An der Gewerbeschule in Hamm lernen 200 Schüler aus Krisen- und Kriegsgebieten. Sie haben schon den Bertini-Preis gewonnen.

Hamburg. An der Gewerbeschule 8 in Hamm, einem hellroten Schumacherbau an der Sorbenstraße, hat fast die Hälfte der Schüler ausländische Wurzeln, viele haben einen Flüchtlingshintergrund. Die meisten dieser Jugendlichen stammen aus Krisen- und Kriegsgebieten, manche mussten ohne ihre Eltern fliehen. Wenn sie auf diese Schule kommen, sind sie meist erst ein paar Wochen in Hamburg. Kaum einer hat je zuvor ein Wort Deutsch gesprochen. In der Gewerbeschule für Recycling- und Umwelttechnik, so die offizielle Bezeichnung der G8, absolvieren sie einen speziellen Ausbildungsgang, das Berufsvorbereitungsjahr für Migranten, sie lernen Deutsch und machen ihren Schulabschluss.

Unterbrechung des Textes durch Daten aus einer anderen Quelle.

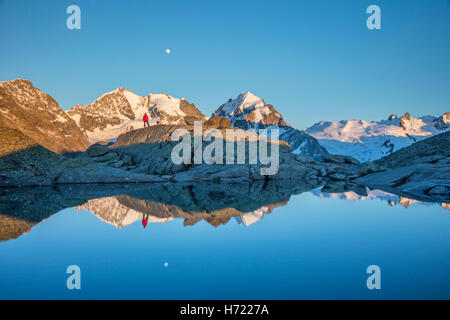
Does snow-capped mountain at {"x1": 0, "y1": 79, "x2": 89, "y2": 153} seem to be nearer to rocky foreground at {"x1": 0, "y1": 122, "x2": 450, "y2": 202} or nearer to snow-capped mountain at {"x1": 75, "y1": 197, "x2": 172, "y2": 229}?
rocky foreground at {"x1": 0, "y1": 122, "x2": 450, "y2": 202}

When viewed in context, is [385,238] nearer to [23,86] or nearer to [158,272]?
[158,272]

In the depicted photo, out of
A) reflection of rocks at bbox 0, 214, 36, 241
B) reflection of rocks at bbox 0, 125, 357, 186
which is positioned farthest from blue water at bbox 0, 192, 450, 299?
reflection of rocks at bbox 0, 125, 357, 186

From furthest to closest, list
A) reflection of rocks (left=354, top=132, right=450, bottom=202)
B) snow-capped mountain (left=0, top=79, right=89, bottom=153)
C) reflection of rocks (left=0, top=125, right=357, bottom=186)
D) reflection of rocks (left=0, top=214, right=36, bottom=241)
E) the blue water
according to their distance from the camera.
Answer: snow-capped mountain (left=0, top=79, right=89, bottom=153) < reflection of rocks (left=0, top=125, right=357, bottom=186) < reflection of rocks (left=354, top=132, right=450, bottom=202) < reflection of rocks (left=0, top=214, right=36, bottom=241) < the blue water

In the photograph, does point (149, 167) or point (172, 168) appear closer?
point (172, 168)

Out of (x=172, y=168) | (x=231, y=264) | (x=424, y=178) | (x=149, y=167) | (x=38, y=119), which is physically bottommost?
(x=231, y=264)

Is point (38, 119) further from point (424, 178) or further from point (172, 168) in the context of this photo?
point (424, 178)

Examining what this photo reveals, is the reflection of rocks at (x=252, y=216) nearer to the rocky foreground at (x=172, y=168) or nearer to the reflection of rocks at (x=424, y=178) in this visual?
the reflection of rocks at (x=424, y=178)

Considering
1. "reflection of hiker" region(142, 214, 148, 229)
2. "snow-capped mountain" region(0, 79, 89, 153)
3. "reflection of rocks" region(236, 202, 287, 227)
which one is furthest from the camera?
"snow-capped mountain" region(0, 79, 89, 153)

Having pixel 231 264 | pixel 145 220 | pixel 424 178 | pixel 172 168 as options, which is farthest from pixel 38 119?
pixel 231 264

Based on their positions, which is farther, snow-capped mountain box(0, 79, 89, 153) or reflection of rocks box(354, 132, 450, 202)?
snow-capped mountain box(0, 79, 89, 153)

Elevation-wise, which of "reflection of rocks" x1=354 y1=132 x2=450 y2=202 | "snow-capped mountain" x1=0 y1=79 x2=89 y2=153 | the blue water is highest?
"snow-capped mountain" x1=0 y1=79 x2=89 y2=153
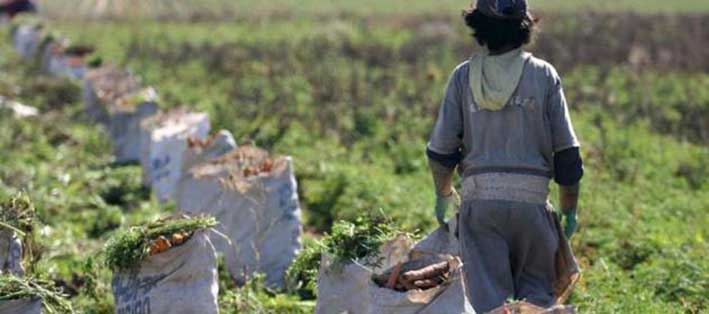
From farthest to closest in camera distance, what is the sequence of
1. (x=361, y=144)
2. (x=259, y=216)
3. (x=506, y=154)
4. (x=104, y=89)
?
(x=104, y=89), (x=361, y=144), (x=259, y=216), (x=506, y=154)

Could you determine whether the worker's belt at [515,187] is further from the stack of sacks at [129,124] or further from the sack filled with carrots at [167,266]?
the stack of sacks at [129,124]

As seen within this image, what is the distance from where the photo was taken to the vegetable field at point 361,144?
6562 mm

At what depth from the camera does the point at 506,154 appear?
5008mm

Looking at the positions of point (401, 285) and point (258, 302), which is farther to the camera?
point (258, 302)

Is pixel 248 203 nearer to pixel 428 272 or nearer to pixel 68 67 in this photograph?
pixel 428 272

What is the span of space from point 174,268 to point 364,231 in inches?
40.8

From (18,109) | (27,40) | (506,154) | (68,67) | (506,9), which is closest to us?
(506,9)

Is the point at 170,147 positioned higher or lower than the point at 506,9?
lower

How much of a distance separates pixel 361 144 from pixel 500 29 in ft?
21.8

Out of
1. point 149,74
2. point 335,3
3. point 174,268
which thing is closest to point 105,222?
point 174,268

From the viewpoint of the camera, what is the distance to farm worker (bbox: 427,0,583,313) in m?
4.95

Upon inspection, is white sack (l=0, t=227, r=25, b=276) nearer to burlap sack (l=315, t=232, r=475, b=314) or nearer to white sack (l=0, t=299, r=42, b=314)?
white sack (l=0, t=299, r=42, b=314)

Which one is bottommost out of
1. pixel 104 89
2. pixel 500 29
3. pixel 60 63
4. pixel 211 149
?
pixel 60 63

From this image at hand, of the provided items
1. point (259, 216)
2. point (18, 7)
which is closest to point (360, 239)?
point (259, 216)
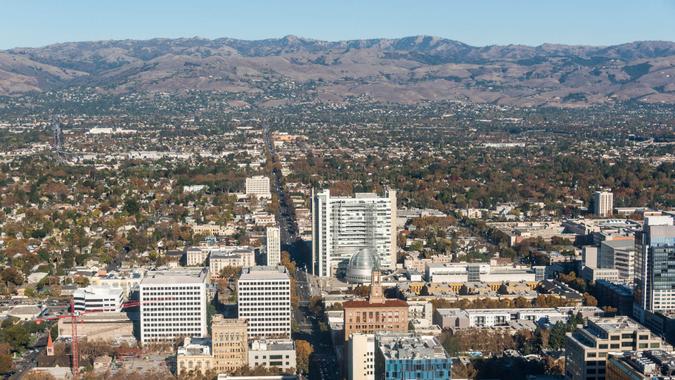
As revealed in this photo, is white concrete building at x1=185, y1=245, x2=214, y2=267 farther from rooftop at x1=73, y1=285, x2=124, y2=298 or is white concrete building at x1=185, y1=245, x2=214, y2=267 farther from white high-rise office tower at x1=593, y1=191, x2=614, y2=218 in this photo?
white high-rise office tower at x1=593, y1=191, x2=614, y2=218

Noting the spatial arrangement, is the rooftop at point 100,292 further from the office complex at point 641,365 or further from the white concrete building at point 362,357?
the office complex at point 641,365

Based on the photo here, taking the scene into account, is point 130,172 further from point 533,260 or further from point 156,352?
point 156,352

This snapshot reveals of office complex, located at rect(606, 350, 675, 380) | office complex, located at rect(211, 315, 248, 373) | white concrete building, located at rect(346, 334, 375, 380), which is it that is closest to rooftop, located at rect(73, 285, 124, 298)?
office complex, located at rect(211, 315, 248, 373)

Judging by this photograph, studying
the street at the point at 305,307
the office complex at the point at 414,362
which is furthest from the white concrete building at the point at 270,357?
the office complex at the point at 414,362

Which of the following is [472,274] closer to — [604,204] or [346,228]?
[346,228]

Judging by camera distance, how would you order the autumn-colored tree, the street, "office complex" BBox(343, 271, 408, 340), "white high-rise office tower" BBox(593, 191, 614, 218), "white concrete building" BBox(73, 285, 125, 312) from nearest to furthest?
1. "office complex" BBox(343, 271, 408, 340)
2. the autumn-colored tree
3. the street
4. "white concrete building" BBox(73, 285, 125, 312)
5. "white high-rise office tower" BBox(593, 191, 614, 218)

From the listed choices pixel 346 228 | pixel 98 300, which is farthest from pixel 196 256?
pixel 98 300
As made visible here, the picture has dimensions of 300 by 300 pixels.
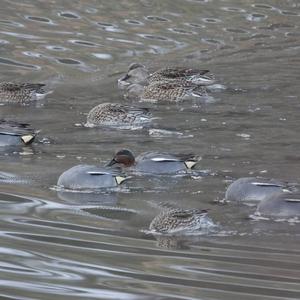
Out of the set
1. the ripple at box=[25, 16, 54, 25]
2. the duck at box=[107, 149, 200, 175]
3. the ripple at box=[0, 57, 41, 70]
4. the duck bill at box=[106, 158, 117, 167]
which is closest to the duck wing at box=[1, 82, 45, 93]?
the ripple at box=[0, 57, 41, 70]

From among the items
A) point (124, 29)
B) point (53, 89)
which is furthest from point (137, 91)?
point (124, 29)

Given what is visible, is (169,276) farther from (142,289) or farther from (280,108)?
(280,108)

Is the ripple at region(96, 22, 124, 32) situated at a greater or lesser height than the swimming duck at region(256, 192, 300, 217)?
greater

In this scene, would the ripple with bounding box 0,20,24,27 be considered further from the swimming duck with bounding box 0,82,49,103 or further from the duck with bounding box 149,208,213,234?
the duck with bounding box 149,208,213,234

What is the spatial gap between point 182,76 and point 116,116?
110 inches

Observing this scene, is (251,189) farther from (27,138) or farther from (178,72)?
(178,72)

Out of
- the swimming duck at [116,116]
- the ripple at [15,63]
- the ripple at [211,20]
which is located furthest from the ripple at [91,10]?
the swimming duck at [116,116]

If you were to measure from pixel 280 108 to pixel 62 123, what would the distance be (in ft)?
9.06

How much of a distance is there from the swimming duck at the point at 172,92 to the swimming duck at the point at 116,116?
1.65 metres

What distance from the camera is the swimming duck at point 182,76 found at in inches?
634

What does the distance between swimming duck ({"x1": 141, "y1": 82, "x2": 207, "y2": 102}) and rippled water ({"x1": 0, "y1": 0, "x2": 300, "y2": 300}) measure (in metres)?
0.28

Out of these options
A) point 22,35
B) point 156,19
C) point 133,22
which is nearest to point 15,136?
point 22,35

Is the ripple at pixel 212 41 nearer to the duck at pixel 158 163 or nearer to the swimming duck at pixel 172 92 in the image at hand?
the swimming duck at pixel 172 92

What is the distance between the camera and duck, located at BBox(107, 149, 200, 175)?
1109 cm
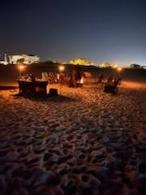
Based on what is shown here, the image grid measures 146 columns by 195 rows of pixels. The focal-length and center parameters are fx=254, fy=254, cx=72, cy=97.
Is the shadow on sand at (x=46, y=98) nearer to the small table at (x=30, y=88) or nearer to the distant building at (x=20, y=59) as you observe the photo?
the small table at (x=30, y=88)

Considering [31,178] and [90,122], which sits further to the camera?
[90,122]

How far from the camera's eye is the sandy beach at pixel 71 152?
15.9ft

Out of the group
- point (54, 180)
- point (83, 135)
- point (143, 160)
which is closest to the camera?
point (54, 180)

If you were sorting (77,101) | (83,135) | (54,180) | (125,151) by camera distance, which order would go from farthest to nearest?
(77,101) → (83,135) → (125,151) → (54,180)

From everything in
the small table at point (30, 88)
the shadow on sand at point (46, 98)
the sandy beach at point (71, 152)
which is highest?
the small table at point (30, 88)

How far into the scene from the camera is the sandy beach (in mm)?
4848

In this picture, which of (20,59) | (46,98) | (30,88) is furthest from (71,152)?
(20,59)

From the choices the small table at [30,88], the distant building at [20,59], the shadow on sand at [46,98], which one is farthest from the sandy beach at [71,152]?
the distant building at [20,59]

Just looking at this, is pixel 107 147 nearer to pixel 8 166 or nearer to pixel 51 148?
pixel 51 148

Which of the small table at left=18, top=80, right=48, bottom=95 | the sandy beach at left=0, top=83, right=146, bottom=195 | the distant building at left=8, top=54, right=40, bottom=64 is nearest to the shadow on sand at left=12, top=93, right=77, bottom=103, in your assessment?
the small table at left=18, top=80, right=48, bottom=95

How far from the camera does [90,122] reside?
9359 mm

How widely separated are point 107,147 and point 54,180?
2.22 m

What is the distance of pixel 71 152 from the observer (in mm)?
6371

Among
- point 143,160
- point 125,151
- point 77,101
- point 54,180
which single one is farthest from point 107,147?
point 77,101
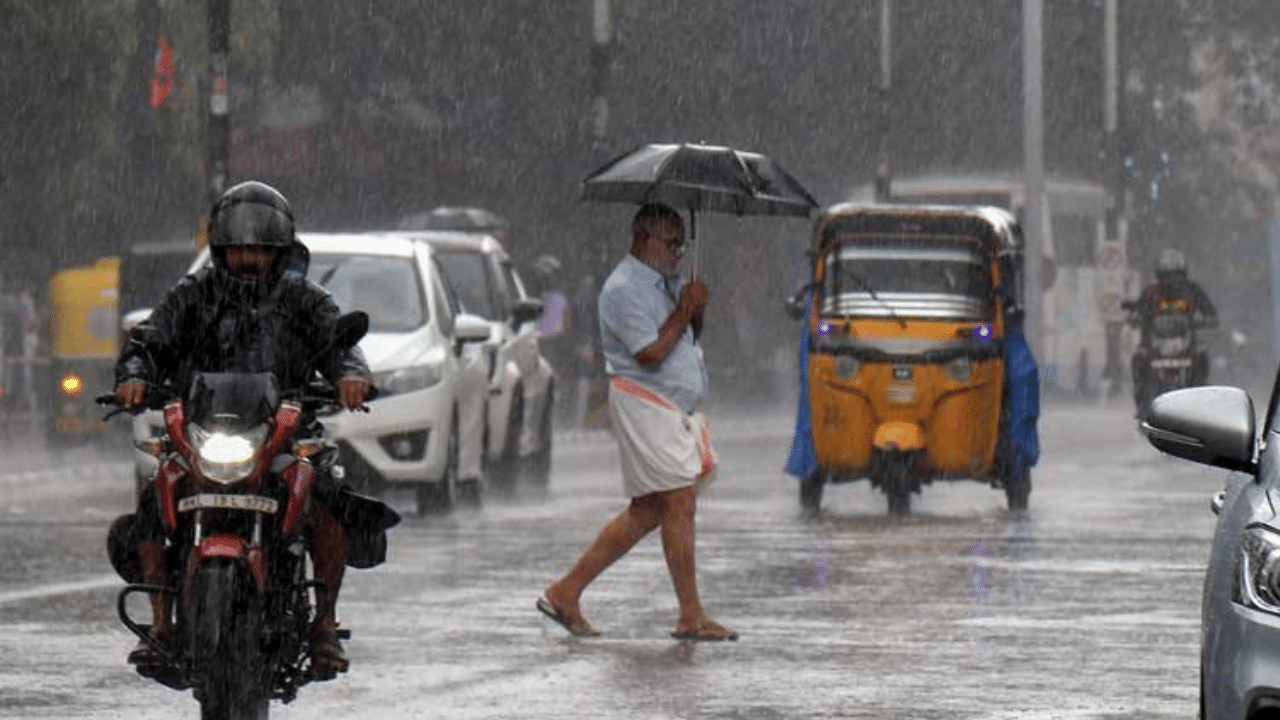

"Das größte Problem sind die Sprachschwierigkeiten", sagt Sünje Schubert, stellvertretende Schulleiterin. "Hinzu kommt, dass die Jugendlichen völlig unterschiedliche Hintergründe haben, sowohl in kultureller, religiöser als auch in ethnischer Hinsicht." Auch das Bildungsniveau ist bei den 200 Schülern extrem uneinheitlich, manche sind sogar Analphabeten. Der Umgang mit all diesen Schülern ist für die Berufsschullehrer eine tägliche Herausforderung.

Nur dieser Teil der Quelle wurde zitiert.